На выступлениях Лоры я сижу, положив ноги на второй стул, чтобы мне было в высшей степени комфортно. Я – единственный во всем зале, кто осмеливается на такое. Я даже приношу из дому плоскую мягкую подушечку и подкладываю под спину – и тогда начинает казаться, что я в своей постели. Меня охватывает ощущение тепла и комфорта, и порой я засыпаю. Поэтому я всегда усаживаюсь в темном углу, где менее заметен. Я пью сок, горячий шоколад, имбирный эль, ем желе. Я не пью алкоголь, потому что не люблю его, и чувствую себя слишком уютно, чтобы меня заботило, что обо мне подумают. Если меня спросят, почему я пью эти детские сладкие напитки, я всегда могу сказать, что я – алкоголик «в завязке», – мне кажется, это респектабельнее, чем сказать, что я просто не люблю алкоголь.
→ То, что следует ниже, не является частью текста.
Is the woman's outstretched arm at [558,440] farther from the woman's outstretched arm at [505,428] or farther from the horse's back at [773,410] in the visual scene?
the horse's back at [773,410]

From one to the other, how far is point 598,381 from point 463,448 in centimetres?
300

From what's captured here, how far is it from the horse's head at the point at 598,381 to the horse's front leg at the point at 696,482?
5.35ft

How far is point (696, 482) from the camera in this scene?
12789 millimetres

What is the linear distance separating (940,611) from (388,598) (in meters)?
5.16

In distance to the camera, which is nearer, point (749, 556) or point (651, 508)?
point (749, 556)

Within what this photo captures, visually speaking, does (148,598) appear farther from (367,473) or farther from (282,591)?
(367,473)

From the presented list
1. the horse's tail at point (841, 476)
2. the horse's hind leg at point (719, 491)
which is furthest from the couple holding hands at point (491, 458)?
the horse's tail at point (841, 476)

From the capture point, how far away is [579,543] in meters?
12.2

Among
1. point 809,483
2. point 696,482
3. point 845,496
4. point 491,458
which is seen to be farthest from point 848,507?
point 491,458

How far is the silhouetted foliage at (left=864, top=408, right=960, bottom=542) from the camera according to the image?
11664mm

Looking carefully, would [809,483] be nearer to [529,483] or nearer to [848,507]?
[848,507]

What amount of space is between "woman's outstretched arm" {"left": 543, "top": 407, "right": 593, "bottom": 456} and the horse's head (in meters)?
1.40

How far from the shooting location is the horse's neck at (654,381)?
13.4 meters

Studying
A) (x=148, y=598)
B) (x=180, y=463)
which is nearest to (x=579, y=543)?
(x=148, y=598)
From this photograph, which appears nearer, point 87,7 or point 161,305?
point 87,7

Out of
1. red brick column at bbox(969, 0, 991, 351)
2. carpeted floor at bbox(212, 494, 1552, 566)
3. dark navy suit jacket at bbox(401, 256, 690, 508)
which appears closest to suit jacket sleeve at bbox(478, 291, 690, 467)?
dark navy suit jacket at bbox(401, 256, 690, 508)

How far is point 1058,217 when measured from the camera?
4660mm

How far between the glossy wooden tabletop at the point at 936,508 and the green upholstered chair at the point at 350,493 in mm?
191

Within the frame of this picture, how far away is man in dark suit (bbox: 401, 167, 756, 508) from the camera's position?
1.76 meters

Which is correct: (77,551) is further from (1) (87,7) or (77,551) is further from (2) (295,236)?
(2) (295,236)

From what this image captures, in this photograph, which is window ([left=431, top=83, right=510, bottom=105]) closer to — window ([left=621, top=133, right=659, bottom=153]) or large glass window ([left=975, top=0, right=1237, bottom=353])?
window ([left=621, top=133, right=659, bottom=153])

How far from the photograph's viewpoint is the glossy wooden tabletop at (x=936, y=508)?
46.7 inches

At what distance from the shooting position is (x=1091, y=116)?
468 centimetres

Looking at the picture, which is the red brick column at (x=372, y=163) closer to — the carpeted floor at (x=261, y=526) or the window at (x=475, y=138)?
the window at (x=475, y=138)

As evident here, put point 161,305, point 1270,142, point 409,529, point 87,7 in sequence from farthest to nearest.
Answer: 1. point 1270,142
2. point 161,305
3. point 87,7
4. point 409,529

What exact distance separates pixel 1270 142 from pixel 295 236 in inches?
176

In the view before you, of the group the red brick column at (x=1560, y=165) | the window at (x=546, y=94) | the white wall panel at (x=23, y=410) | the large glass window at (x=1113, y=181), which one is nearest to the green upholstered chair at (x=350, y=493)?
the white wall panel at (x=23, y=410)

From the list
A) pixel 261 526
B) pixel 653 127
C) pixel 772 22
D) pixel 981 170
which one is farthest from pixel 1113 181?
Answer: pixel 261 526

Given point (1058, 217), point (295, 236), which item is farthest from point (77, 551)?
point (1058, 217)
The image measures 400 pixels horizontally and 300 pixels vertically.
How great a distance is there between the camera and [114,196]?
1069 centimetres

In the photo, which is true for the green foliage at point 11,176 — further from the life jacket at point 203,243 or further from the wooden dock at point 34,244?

Я не пью кока-колу, поскольку не люблю пощипывающие пузырьки. Я греюсь в лучах славы. Пожалуй, это точно описывает мое состояние. Да, я нежусь в лучах славы.
Я обвожу собравшихся взглядом, чтобы посмотреть, смотрят ли они на меня. Интересно, знают ли они, кто я такой, знают ли, что я любовник женщины, которую они боготворят? Я не ревную ее к успеху. Он озадачивает меня. Мне не кажется, что она заслуживает успеха, и от этого все становится еще чудеснее. Что может быть лучше того, чтобы получить нечто незаслуженное?
Ее шоу стало неким культом, наподобие «Шоу ужасов Рокки», только у Лоры оно бесконечно интеллектуальнее и возвышеннее. Ее фокусы все время меняются, совершенствуются, претерпевают метаморфозы. Она вводит фокусы, где эффект достигается не противопоставлением вторичной функции вещи первичной, а простой и легкой необычностью. Например, она снимает сапоги, и оказывается, что у нее босые ноги. Она с презрением отвергла ожидание, что под сапоги надевают носки. Она сбрасывает с головы цилиндр, и он повисает у нее за плечами наподобие ковбойской шляпы. Если это и не поражает, то по крайней мере выглядит необычно.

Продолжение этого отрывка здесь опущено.